Although a meta-search engine, which submits search requests to more than one other search engine, might seem to promise better results, this is seldom the case - especially when searching for images.
Meta-search engines typically offer fewer search options than their source search engines and the results tend to be slower, smaller in number, and less reliable.
TASI evaluated ten meta-image search engines: eight of them are general meta-search engines offering an image search option; two are really search ‘spring-boards’ rather than true meta-searches - they only allow the user to submit a search request to one other search engine at a time.
None of the general meta-search engines performed very well in our tests.
Excite (http://www.excite.com/), Dogpile (http://www.dogpile.com/), Webcrawler (http://www.webcrawler.com/) and Metacrawler http://www.metacrawler.com/ are all provided with image meta-search results by Infospace (http://www.infospaceinc.com/). These four meta-search engines deliver the same images, all drawn from Yahoo and Ditto and seemingly capped at about 60 results. Although there are slight variations in their presentation, each offer essentially the same services and options, including an advanced image search and a useful means of dealing with ambiguities (‘Are you looking for…’) that is similar to Yahoo’s approach (‘Also try…’). Although each of these search engines provide an adult filter, this did not consistently block adult content in our tests.
Mamma (http://www.mamma.com/) used to draw its images from Picsearch, Yahoo and Google, presenting a small selection from each. Now it seems to be relying entirely on Picsearch - but delivering all the results rather than the small number it previously offered. The presentation of results is similar to Picsearch’s although the advanced search is simpler.
Fazzle (http://www.fazzle.com/) used to be called SearchOnline.info. It reports results from Picsearch, Webshots, Altvista and FAST. Altavista is now supplied by Yahoo and FAST no longer exists, so it might be that the results reported from these sources are old. We observed a number of dead links. Although Fazzle reports a large number of hits, it only presents the ‘top’ hundred or so images. It also seems to pull in its results unfiltered, even if the adult filter in the advanced search in turned on.
Ithaki (http://www.ithaki.net/) provides images from Yahoo, Picsearch, Freenet (a German site) and Arianna (Italian). There is only a simple search box and only a handful of images are delivered from each engine: we got no more than 50 results for our test searches.
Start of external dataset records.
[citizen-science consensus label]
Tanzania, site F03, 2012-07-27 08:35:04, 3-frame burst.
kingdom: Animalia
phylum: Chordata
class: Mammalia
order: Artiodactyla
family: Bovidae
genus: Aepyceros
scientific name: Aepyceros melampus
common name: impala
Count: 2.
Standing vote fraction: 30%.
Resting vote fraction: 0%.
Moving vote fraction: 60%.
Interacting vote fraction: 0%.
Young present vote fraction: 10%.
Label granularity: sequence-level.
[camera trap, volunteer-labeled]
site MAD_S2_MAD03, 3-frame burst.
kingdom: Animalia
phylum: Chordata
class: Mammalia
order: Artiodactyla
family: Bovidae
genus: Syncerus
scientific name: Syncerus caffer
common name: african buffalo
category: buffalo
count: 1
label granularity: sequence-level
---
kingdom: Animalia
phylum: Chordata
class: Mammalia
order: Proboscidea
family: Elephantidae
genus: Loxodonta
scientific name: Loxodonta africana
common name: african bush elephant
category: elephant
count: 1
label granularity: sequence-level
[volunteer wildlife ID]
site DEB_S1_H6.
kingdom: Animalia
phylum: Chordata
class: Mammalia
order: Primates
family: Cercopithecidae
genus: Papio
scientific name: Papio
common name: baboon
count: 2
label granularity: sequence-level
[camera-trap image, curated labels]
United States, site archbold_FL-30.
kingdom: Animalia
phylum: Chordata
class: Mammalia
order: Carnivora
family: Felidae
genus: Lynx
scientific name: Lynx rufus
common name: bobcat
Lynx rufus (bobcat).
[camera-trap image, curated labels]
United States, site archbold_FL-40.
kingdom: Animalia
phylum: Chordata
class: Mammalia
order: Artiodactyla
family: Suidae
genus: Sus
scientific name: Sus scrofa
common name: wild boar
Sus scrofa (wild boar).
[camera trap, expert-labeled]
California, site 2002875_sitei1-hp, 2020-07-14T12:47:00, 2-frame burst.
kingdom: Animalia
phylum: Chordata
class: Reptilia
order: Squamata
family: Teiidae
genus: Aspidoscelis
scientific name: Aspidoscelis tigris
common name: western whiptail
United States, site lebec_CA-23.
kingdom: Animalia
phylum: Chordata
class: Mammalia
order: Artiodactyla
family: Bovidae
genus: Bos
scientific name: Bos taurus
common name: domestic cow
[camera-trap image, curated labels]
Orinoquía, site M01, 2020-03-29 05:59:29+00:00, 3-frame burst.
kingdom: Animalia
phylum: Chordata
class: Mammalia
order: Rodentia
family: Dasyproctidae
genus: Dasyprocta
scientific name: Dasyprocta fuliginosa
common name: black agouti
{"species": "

Ixquick (http://www.ixquick.com/) does not say where its image results are drawn from (there seemed to be some images in common with Yahoo and Picsearch, but this may have been coincidental). Although it reports large numbers of results, it is not possible to view them all: one of the searches enabled us to view 2400 images, but others would only display a few hundred of the hundreds of thousands of results Ixquixck reported. Ixquick offers minimal information about the images, no advanced search, image filtering, or help.
These services are often classed as meta-search engines, but they are more like search ‘spring-boards’, since they only pass on the user’s search to one other search engine at a time (SearchEngineWatch term these ‘All-in-one’ search engines). Since they only offer very simple search options and are doing little more than passing a message on, they can seem like a waste of time and often are.
Photoseek (http://www.photoseek.net/) gives its users the option of searching Photos.com, ClipArt, Ditto, Excite, Lycos or AltaVista. It simply passes on the request to the selected search engine and then frames the results.
Search 22 Picture and Image Search Engines (http://www.search-22.com/downloads/images.php) offers a much better spring-board to image searching than Photoseek or any of the proper meta- search engines listed above. Its twenty-two image search engines are a mixed bag, but the key ones are included. Although Search 22 does not offer the sophistication available when these other engines are searched directly, it does enable the user to make a very quick check across a number of different services - perhaps useful in ascertaining which engines are worth searching in a more in-depth fashion.
While image search engines strive for comprehensiveness and try as best they can to automatically identify and index images, collection-based engines draw on a smaller pool of catalogued images, usually from a database and usually indexed by humans. Large digital libraries and commercial photo or clip art providers are good examples of these collection-based search engines, as are community-based photo collections. However it may be that the largest group of image collections on the Web are adult-oriented services.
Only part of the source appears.